Race/ethnicity is a major factor influencing both bone mass and muscle mass (bone free lean mass - BFLM) since muscular forces can enhance bone strength by applying mechanical stress to the skeleton. PURPOSE: To examine group mean differences and the relationships between bone mineral content (BMC) and density (BMD) to BFLM and muscle strength in young women from different racial/ethnic backgrounds. METHODS: Twenty-seven young women aged 18-30 years self-identified themselves as Caucasian (Cau; n=6), South-Asian (SA; n=6), East-Asian (EA; n=4), Hispanic (His; n=6), and African-American (AA; n=5). Body composition (fat, BFLM, and BMC) and total and regional BMD were measured using Dual Energy X-Ray Absorptiometry, while jump test, leg press, and bilateral isokinetic strength testing of knee flexors/extensors were used to quantify lower limb muscle strength and power. International Physical Activity Questionnaire (IPAQ) classified women into low, moderate or high levels of physical activity.
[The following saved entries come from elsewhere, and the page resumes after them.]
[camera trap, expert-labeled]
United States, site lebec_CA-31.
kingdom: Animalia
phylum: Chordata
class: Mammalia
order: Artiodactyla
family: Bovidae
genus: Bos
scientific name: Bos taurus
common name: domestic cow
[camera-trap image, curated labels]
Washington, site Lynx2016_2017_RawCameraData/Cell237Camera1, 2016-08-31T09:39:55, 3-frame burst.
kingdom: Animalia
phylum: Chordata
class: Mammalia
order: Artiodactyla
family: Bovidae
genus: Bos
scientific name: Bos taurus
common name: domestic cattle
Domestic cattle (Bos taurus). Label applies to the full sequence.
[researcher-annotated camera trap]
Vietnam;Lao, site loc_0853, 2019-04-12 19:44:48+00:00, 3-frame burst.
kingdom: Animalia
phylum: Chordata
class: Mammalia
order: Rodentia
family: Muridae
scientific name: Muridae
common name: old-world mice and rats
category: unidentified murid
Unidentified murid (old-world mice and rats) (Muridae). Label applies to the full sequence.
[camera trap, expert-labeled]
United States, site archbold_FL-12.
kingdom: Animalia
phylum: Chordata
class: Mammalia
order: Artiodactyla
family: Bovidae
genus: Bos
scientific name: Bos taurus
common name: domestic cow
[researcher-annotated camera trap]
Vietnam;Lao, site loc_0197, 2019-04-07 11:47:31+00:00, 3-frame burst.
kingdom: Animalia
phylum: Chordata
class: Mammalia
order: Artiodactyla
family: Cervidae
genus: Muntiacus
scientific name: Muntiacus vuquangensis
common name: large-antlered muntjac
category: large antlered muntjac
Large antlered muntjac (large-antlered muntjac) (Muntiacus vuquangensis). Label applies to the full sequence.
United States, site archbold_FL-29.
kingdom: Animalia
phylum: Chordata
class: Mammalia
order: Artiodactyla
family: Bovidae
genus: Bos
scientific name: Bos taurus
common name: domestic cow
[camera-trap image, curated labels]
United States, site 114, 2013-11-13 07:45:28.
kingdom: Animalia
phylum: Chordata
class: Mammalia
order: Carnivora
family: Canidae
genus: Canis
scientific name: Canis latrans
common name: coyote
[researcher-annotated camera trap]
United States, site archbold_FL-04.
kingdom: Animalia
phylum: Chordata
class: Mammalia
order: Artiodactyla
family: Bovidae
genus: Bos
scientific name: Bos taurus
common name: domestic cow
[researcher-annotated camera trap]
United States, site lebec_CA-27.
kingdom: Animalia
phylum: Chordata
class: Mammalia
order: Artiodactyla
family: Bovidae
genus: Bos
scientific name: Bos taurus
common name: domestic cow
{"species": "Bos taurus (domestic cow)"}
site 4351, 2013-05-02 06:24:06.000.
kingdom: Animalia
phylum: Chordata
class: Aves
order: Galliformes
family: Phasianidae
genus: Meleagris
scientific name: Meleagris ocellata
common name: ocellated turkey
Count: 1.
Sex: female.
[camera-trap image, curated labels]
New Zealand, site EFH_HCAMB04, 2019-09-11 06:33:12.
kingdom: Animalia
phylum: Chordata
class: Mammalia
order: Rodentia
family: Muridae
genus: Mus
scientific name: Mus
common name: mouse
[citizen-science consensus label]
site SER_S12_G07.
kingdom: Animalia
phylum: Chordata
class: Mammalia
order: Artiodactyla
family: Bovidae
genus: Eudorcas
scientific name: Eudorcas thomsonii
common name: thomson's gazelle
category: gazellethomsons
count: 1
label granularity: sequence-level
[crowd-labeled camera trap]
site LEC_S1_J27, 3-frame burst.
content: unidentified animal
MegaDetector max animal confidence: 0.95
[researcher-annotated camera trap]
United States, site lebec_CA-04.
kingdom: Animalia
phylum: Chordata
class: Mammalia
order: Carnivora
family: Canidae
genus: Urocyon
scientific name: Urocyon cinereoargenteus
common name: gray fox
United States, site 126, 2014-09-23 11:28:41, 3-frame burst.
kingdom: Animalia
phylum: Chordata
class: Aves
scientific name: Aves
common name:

Ethnic differences in each outcome variable were determined using one-way ANOVA, while Pearson correlation coefficients quantified relationships between variables. Statistical significance was set at p < 0.05. RESULTS: Based on the entire sample (n=27), both total body BMD and BMC had significant positive relationships with total BFLM (r=0.78 and 0.87 respectively). Based on ethnicity, AA women had significantly higher total body and hip (left and right) BMC than His. Although non-significant, total BFLM values were highest for AA and lowest for EA and SA (47.7±9.6 kg vs. 37.9±5.5 kg and 37.8±5.5 kg respectively; p=0.08). Analysis of the entire sample revealed a significant positive relationship between MET minutes/week and total BFLM (r=0.45). As per IPAQ scores, highly active women had significantly lower percent body fat compared to moderately active women (26% ± 6% vs. 38% ± 7%; p=0.001). Finally, average muscular power (watts; W) during flexion at 60 deg/sec was significantly higher for Cau compared to EA and SA (54.98±18.74 W vs. 30.76±7.6 W and 27.7±9.0 W respectively; p=0.01). CONCLUSION: These findings suggest that BMC and BMD are significantly related to total BFLM, and that BMC varies across the ethnic groups, however, further data collection and analyses will validate the current findings.